The targets, said the CEO, John Riyadi recently, will be supported by the multiple landed housing launches. He rated the property demand has recovered since the third quarter of 2020 and sees the businesses will rebound again driven by purchasing power in the next two to five years.
In addition, said the oldest son of James Riyadi, Bank Indonesia has lowered the interest rate to support the mortgage loans growth in the country. Lippo Karawaci also noted that the current level of home ownership in Indonesia is still 80 percent and in Jakarta was around 48 percent and became the opportunity by the real estate players.
The unit of Lippo Group also expects to complete the sale of Lippo Mall Puri to Lippo Malls Indonesia Retail Trust (LMIRT) in this month, eliminating uncertainties around the timing and execution of its asset sales. The net proceeds from the mall sale is estimating to be around Rp1 trillion, including the return of S$40 million ($30.07 million) in financing provided to the real estate investment trust manager.
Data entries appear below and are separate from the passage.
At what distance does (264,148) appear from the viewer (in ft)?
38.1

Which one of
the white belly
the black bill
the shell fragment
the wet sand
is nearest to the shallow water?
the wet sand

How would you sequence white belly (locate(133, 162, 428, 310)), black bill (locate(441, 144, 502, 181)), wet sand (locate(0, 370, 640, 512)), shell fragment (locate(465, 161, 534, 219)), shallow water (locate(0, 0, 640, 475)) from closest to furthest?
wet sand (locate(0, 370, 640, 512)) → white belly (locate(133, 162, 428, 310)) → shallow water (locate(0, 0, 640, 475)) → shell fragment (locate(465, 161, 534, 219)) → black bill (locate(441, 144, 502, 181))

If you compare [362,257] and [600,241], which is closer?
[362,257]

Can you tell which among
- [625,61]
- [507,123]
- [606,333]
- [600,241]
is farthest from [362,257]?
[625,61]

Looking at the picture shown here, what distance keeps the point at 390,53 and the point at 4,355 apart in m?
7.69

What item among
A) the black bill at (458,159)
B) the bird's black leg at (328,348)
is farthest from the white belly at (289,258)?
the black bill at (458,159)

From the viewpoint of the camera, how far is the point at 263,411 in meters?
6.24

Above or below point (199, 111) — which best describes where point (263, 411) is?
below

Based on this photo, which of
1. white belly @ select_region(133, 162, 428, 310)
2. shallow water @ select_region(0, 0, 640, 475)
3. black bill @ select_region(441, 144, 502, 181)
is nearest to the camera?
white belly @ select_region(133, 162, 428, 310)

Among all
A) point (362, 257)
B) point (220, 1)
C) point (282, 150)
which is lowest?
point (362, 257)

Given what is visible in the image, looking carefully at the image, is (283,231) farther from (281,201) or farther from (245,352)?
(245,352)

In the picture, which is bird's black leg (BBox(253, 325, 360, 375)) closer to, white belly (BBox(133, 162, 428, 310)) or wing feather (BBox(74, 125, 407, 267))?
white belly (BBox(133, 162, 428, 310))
Based on the informations, Moody’s Investors Service has affirmed the B3 corporate family rating of Lippo Karawaci and backed senior unsecured rating of the bonds issued by its unit, Theta Capital Pte. Ltd. The outlook on all ratings is stable.
“The ratings affirmation reflects our expectation of an improvement in Lippo Karawaci’s operating cash flow over the next 12-18 months, helped by growth in core marketing sales and a reduction in rent payments to First REIT,” says Jacintha Poh from Moody’s in her latest report.
However, said the analyst, Lippo Karawaci remains reliant on asset sales to supplement cash needs at the holding company level. The company will also need to constantly rollover its short-term credit facilities for liquidity to be adequate,” adds Poh.
The stable outlook reflects Moody’s expectation that the liquidity at the holding company level will remain adequate until the end of 2021, but will turn weak after if the issuer is unable to rollover its short-term credit facilities. Over the next 12 – 18 months, an improvement in operating cash flow will also be supported by a reduction in rent payments, following the restructuring of master lease agreements between the developer and First REIT.
The agency also expects total rent payments at the holding company level will be around Rp700 billion annually in 2021 and 2022, compared to around Rp1 trillion in previous years. Lippo Karawaci‘ liquidity at the holding company level is weak over the next 18 months because of the maturity of its Rp970 billion short-term loan facilities.
As of 30 September 2020, the investment firm had cash and cash equivalents of around Rp3 trillion at the holding company level, which combined with the expected IDR1 trillion of net proceeds from the sale of Lippo Mall Puri will only be sufficient to cover its operating cash needs of Rp3.1 trillion until first half of 2022 but not the debt obligations of Rp970 billion.
Moody’s has also considered the founding family’ concentrated ownership of Lippo Karawaci. However, this risk is mitigated by the oversight exercised through the presence of strategic minority shareholders on the board and partially balanced by demonstration of support from its key shareholder.
The holding firm is a listed property company in Indonesia, with a sizable land bank of around 1,411 hectares as of Sept. 30, 2020. It owns and manages — either directly or via its real estate investment trusts — 56 malls, 39 hospitals and 10 hotels. Lippo Karawaci also holds a 58 percent stake in LMIRT, following the completion of the latter’ rights issue in January 2021.